# Chinese EMR ICD Classification

CCL2025 Chinese Electronic Medical Record ICD Diagnosis Coding Evaluation Competition

## Background

In recent years, with the increasing aging population and rising health awareness, healthcare systems are facing growing service pressure. The widespread adoption of Electronic Medical Records (EMR) in medical informatization offers new possibilities to address these challenges. To achieve standardized management and sharing of medical data, the World Health Organization (WHO) has developed the International Classification of Diseases (ICD). This standard converts tens of thousands of diseases and their combinations into a standardized alphanumeric coding system, laying the foundation for cross-regional and cross-institutional medical data exchange and analysis.

However, manually converting EMR text into ICD codes is time-consuming, labor-intensive, and prone to human errors. Developing an automated ICD coding system can improve coding efficiency and consistency while providing more reliable data support for disease research and medical management.

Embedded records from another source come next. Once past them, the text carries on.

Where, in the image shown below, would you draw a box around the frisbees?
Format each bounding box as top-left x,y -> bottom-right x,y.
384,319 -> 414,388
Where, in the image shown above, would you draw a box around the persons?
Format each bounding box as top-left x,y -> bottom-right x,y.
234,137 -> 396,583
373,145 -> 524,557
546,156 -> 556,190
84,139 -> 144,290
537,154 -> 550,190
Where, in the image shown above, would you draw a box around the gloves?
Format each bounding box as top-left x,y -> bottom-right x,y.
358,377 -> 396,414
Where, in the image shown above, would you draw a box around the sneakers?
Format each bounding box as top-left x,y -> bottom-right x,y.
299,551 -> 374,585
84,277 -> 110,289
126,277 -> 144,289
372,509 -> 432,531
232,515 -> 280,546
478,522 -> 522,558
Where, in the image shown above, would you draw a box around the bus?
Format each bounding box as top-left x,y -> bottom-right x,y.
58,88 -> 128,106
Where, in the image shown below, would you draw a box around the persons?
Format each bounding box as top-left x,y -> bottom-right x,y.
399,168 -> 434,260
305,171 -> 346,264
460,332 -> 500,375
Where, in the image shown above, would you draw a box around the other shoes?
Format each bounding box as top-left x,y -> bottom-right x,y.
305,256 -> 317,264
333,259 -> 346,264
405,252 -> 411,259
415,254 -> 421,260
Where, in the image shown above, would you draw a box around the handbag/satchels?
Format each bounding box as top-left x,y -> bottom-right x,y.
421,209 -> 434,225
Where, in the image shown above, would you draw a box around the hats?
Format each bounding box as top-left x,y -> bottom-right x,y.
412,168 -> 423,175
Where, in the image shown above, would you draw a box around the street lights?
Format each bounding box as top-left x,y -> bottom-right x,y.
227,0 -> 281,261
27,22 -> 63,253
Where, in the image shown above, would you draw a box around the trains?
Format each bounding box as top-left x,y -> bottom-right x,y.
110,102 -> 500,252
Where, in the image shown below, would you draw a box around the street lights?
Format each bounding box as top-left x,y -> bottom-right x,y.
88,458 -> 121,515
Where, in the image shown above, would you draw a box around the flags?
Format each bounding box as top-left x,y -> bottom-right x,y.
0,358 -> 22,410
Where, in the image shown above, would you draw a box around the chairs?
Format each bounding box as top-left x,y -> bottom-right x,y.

To advance this goal, this competition has constructed a special dataset for evaluating automated ICD coding in Chinese EMRs. The dataset is built using de-identified medical records, covering five primary diagnosis ICD-10 codes and 53 additional diagnosis ICD-10 codes, with a total of 1,485 records.

## Task Description

### Task Objective

The goal of this task is to utilize Natural Language Processing (NLP) techniques to analyze patients’ clinical symptoms from electronic medical record texts, extract key symptom information, and determine both primary diagnosis codes and additional diagnosis codes. This assists doctors or medical coders in accurately completing ICD coding.

### Task Definition

Given a text description of a patient's medical history, chief complaint, current illness history, past medical history, and discharge status, the model needs to predict:

- Primary Diagnosis Code (only one ICD-10 code per record)
- Additional Diagnosis Codes (one or more ICD-10 codes per record)

### Task Input & Output

- Input: A string (str type) containing clinical information extracted from medical records.
- Output: A list where the primary diagnosis code and additional diagnosis codes are separated by a `"|"` delimiter, and the additional diagnosis codes are separated by a `";"` delimiter.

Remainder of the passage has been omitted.